TJ? Greg? Still buzzing like a molecule in hot water here. Excellent stuff, guys! (And may the soul of Mark Twain rest in its grave over me engaging in the act of (my use of the exclamation mark (“laughing at my own joke”.) But that would seem to be imperative given that we are dealing with a complex issue based on a mixed package that has, of late, taken on a lot of political relevance. Greg gets at this in:
“It IS a high wire act we are engaged in and I suppose I am only suggesting we not get carried away in either direction and reminding that thought is meant to DO something in the world.
So when Truth is attacked as the product of a self satisfied and increasingly static ‘representational’ epistemology I nod in agreement. But when the ‘truth’ of our best evidentially supported accounts are attacked (the Holocaust, climate change etc.) then I have a problem.”
And as far as I’m concerned, it will require a discourse just like this to not so much resolve the issue as get as close to resolving it as we can. And as Greg rightly points out, it is a high wire act. Plus that, I must confess that I am considering this issue for a future PN submission. So yeah, I am using you guys. Sue me when and if the article (for which I won’t get paid (gets published. That confessed, I want to start with a point made by T.J.:
“I want to defend enlightened empiricism while applying the right amount of postmodernism to keep it in check. I’m up on a high wire having a postmod panic attack. : ) Actually, I thought that Fish article we’ve been discussing does a pretty good job of showing the way to a proper balance.”
Not just Fish, but pragmatism in general –especially that of Rorty. Especially important here (the very cornerstone of it (is the role pragmatism played in James L. Christian’s philosophy textbook: The Art of Wondering. In it, he offers a dialectic between the truth test of correspondence (the equivalent of induction (and cohesion (the equivalent of deduction (and, finally, the synthesis of the pragmatic truth test: that which utilizes the advantage of both and more. In other words, whether we are using induction or deduction to prop up our arguments, it ultimately comes down to an argument that works –that seems sufficiently justified.
But the plot thickens. It’s not just a matter of what works. It is also a matter of who it is working for and why. And we see the import of it in Greg’s (or our shared (concern with holocaust and climate change denial.
And much as we see in Rorty’s pragmatism, I agree with TJ’s assertion:
“Actually, I thought that Fish article we’ve been discussing does a pretty good job of showing the way to a proper balance.”

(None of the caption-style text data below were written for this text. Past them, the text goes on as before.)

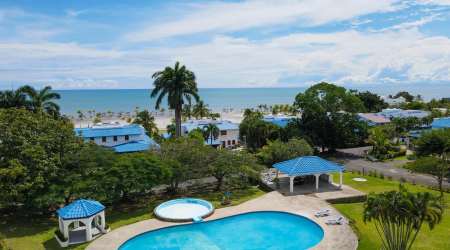 Large living space with sectional sofa, tile floors and ceiling fans at Playa Blanca villa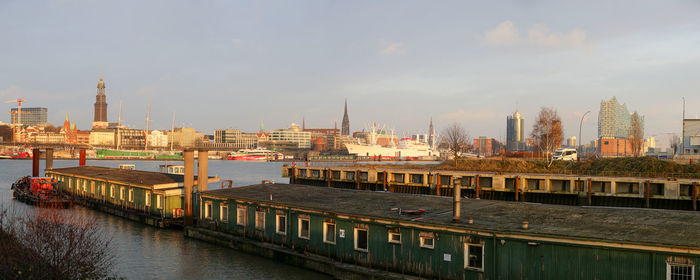 Bridge over river by buildings in city against sky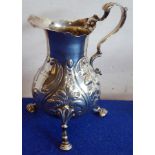 A mid-18th century hallmarked silver baluster-shaped cream jug with later repoussé-style decoration,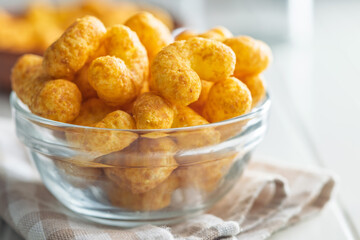 Puffed crispy Peanut flips in bowl on white table.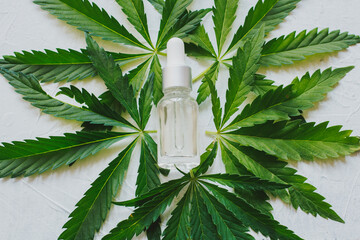 Cosmetics with cannabis oil on a white background. The concept of luxurious skin care.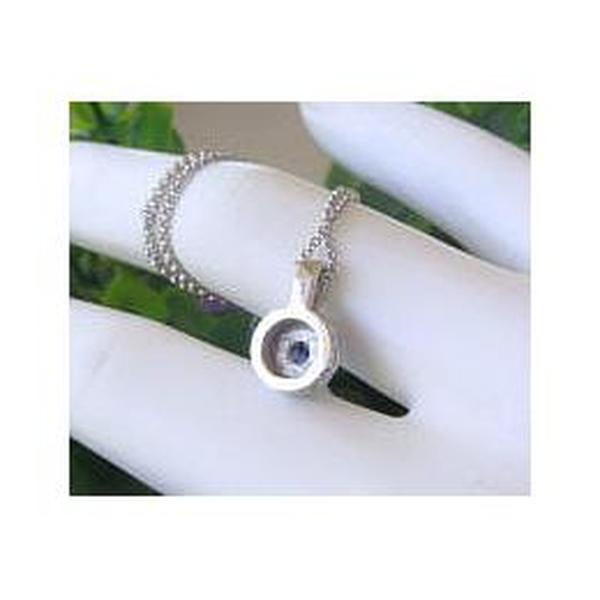 Back view of blue sapphire and diamond necklace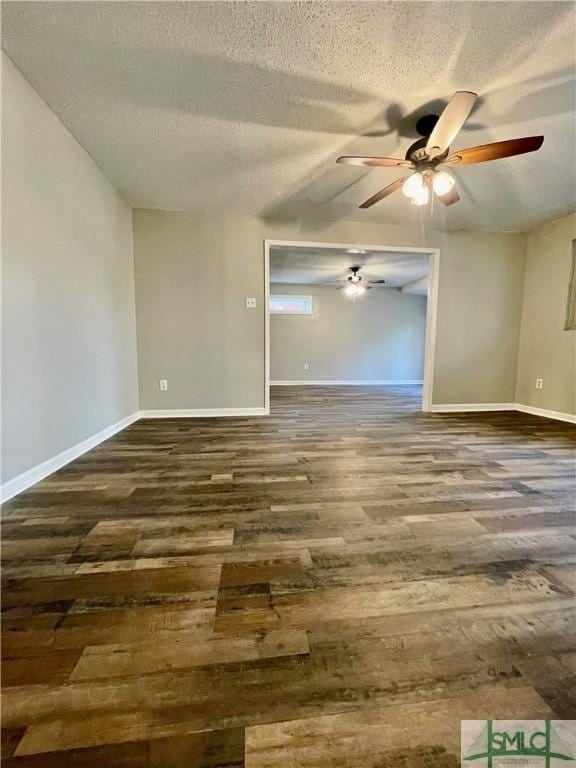 empty room featuring ceiling fan, dark hardwood / wood-style flooring, and a textured ceiling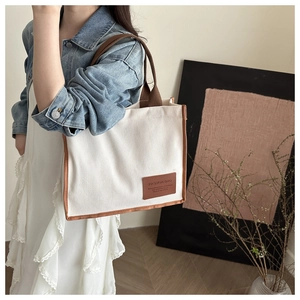 Detail of cream canvas tote bag featuring brown leather trim and Fashion Bag logo patch
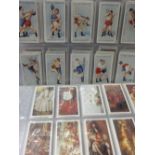 An album of cigarette cards including State Express Cigarettes Speed Land Sea and Air and Sports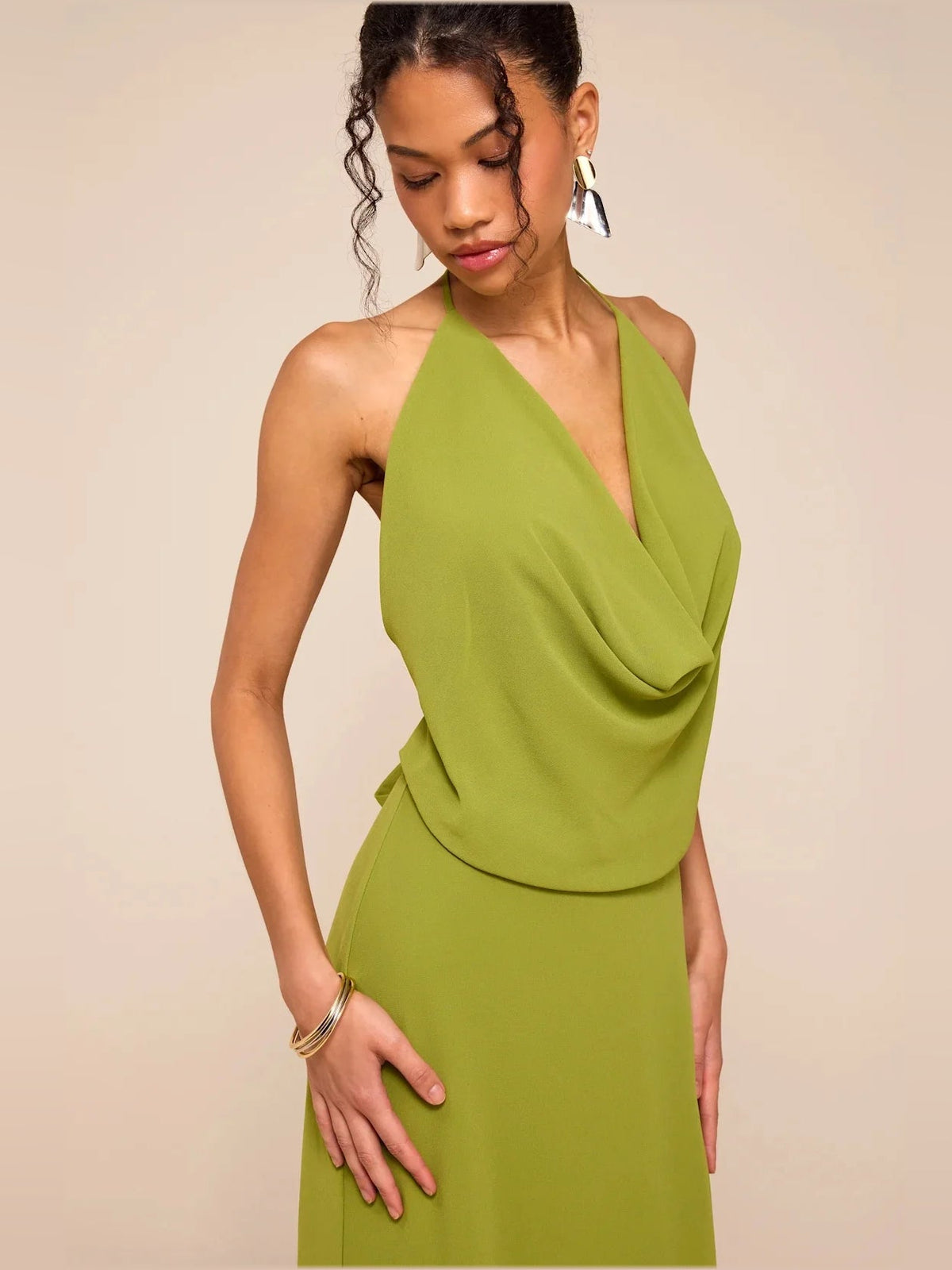 Olive green halter cowl maxi dress with draped neckline and open-look front detail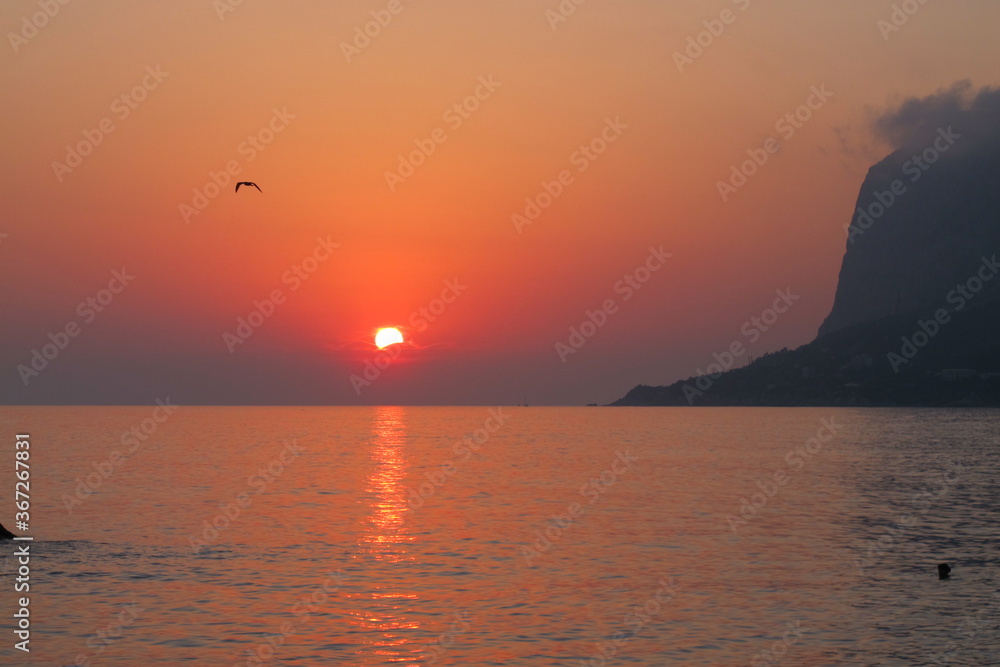 Seascape sunset on the sea, cloud on the top of the mountain, the sun sets in the clouds on the horizon, the sea and sky are orange-pink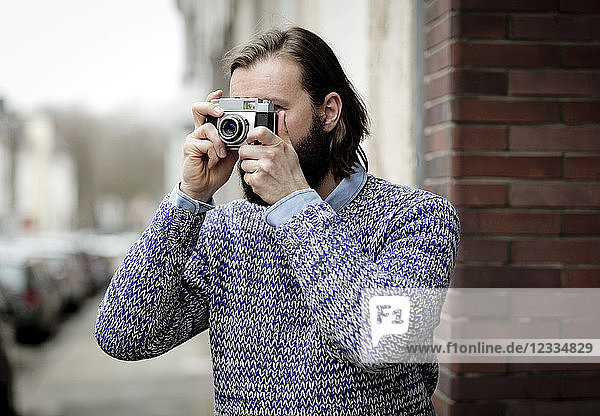 Man with beard taking pictures with old camera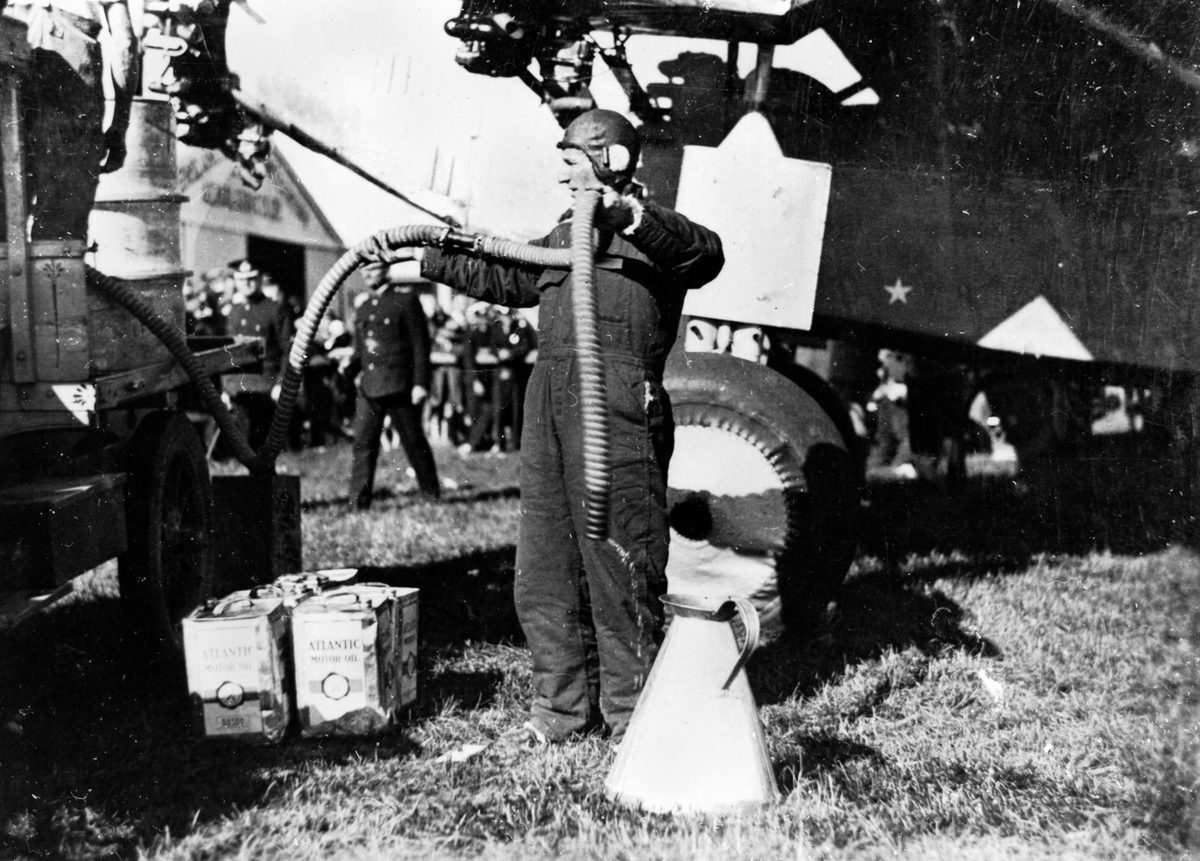 Charles Kingsford Smith refuelling his plane in Brisbane, June 1928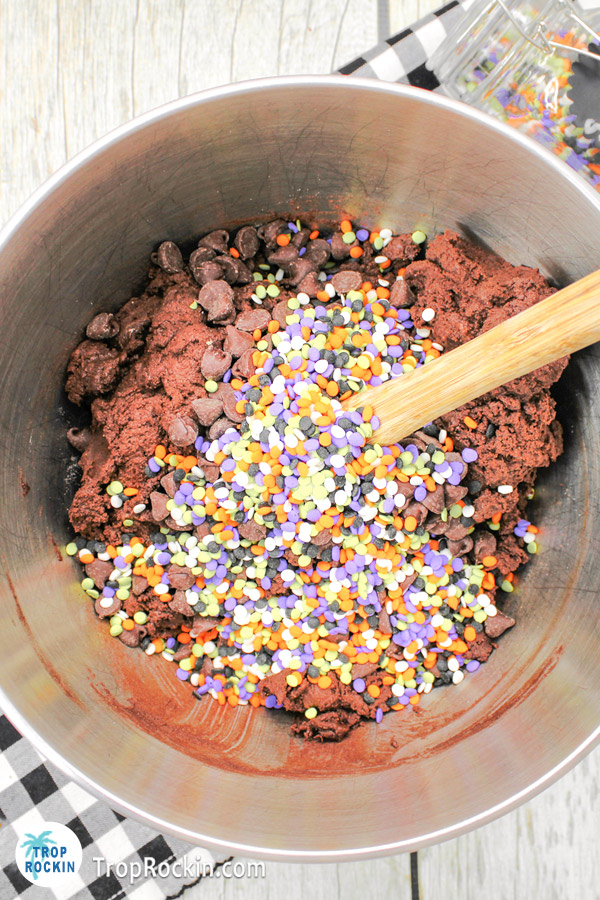 Added chocolate chips and Halloween sprinkles to the bowl of chocolate cookie dough.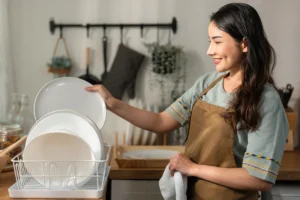 Woman drying and placing dishes in kitchen rack.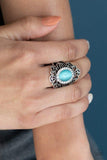 Paparazzi Dashingly Dewy - Blue  -  Ringed in glassy white rhinestones, a dewy blue cat's eye stone is pressed into the center of a frilly silver frame swirling with studded filigree. Features a stretchy band for a flexible fit.
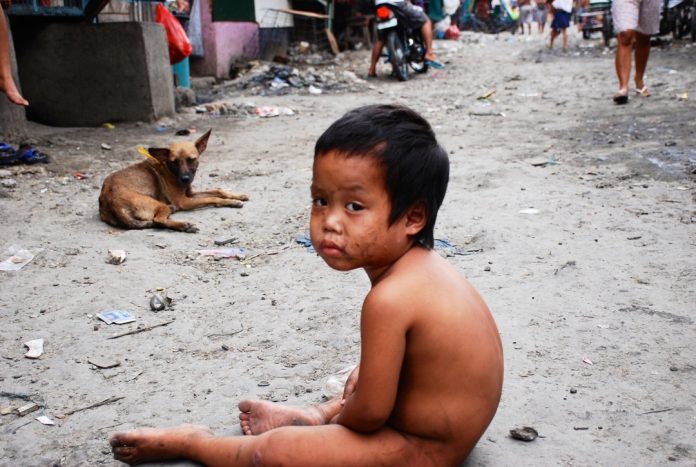 A child sits on the street. To promote a healthy community, Deputy Speaker Loren Legarda urged the local government units in the province of Antique to implement Republic Act 9003, or the Ecological Solid Waste Management Act. SARAH JONES/VICE.COM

Once again, I have yet to read the article. But my reading of Is There a Text in This Class certainly seems to prop up TJ’s understanding. In the book, Fish basically attempts to undermine Affective Fallacy argument which points to a tendency for the reader confuse the affect of the text with the text itself. This, basically, was an attempt on the part of neo-classicists to establish that the meaning of a text was somehow fixed, that it took an EXPERT to extract that meaning that we were obligated to accept. But Fish brings the reader back into it (democratizes it (by arguing that the text only creates meaning through its relationship with the reader. And William Carlos Williams props this up with his argument that a poem is basically a machine with words: a machine that basically produces an effect on the reader.
Of course, the argument against this would be that Fish opens us to the outright relativism (if not outright nihilism (of allowing every individual to have their own interpretation of the text. But that argument would be wrong. Fish makes a chess-like move in checking this argument by pointing to the feedback-loop between the fact of the text, the writer who wrote it, the reader, and the interpretive community within which it all exists. He basically resorts to the same pragmatic fallback as every other PoMo warrior: intersubjectivity.